The group in the middle with their faces turned up to the falling snow seems to be the rulers, who are “philosopher kings” gazing on the form of the Good.

thi xmas center

This leaves the question of what Greg Peters is representing by making a snow angel.

thi xmas form of justice

To answer this question you have to know a little more about the city in the Republic. Socrates and friends came up with this city in a quest to define “justice.” After describing the three classes in the city, Socrates notes that three of the cardinal virtues—temperance, courage, and prudence–have special reference to the three classes—artisans, warriors, and rulers respectively. This leaves the question “Where’s the fourth?” Justice, he says, applies to each of the classes and is defined as that class keeping to its own business rather than doing the work of the other classes. I take it then that Greg represents Justice, binding all three groups of the city together in perfect harmony.

There are a few examples of injustice in our picture: Paul Spears, the director of Torrey, should clearly be in the middle group of rulers (not behind the snowman), and Fred Sanders, who is supposed to be helping the artisans with the snowman, appears to be taking the part of guardian, wielding his carrot as weapon.

Further reflection reveals that the snowman is an essential part of our Platonic tableau. It clearly represents the tri-partite soul described in the Republic. After finding justice in the imaginary city, Socrates turns to finding justice in an individual’s soul. The three classes of the city correspond to three parts of the soul: the rational (here represented by the snowman’s head), the spirited (the snowman’s chest), and the appetitive (the large foundational snowball).
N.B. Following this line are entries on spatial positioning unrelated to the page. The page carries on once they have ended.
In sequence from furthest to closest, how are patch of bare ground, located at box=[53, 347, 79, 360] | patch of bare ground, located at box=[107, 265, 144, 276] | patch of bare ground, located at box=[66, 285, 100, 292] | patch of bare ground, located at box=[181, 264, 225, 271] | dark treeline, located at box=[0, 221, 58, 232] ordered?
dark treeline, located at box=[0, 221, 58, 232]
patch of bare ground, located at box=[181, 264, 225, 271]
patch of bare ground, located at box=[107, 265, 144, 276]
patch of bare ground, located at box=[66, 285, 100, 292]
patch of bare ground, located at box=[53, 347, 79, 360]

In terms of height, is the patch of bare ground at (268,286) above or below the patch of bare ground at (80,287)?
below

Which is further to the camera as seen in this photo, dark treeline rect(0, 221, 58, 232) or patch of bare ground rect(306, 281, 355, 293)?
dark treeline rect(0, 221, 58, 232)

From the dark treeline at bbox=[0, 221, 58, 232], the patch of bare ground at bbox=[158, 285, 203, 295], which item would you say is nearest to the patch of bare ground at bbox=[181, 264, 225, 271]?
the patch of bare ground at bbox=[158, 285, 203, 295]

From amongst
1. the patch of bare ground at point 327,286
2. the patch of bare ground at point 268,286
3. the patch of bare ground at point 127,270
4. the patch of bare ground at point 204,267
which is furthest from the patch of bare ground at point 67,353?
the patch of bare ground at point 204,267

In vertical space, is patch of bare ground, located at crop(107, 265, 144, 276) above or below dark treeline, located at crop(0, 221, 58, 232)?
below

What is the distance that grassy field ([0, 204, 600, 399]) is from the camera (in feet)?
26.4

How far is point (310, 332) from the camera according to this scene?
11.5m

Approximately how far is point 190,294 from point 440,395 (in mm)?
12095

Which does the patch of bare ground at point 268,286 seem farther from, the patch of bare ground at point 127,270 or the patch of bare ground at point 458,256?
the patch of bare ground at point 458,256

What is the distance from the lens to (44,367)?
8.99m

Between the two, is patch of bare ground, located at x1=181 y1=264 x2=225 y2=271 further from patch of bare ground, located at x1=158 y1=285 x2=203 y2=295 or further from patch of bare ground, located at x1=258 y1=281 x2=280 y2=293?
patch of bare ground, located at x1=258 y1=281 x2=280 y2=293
The snowman’s smiling face and crown of leaves show that this is the image of a well-ordered, or just, soul.

That’s the Platonic interpretation of the Christmas card but perhaps it has a fuller Christian meaning. In the midst of the busy toil and daily strife, the Christmas season (like the middle group) invites us to pause, look up, and listen. As we hear the good news of the angels, we can imitate the angels on earth (like Greg Peters) and spread the joyous news: “A savior has been born, and he is Christ the Lord.”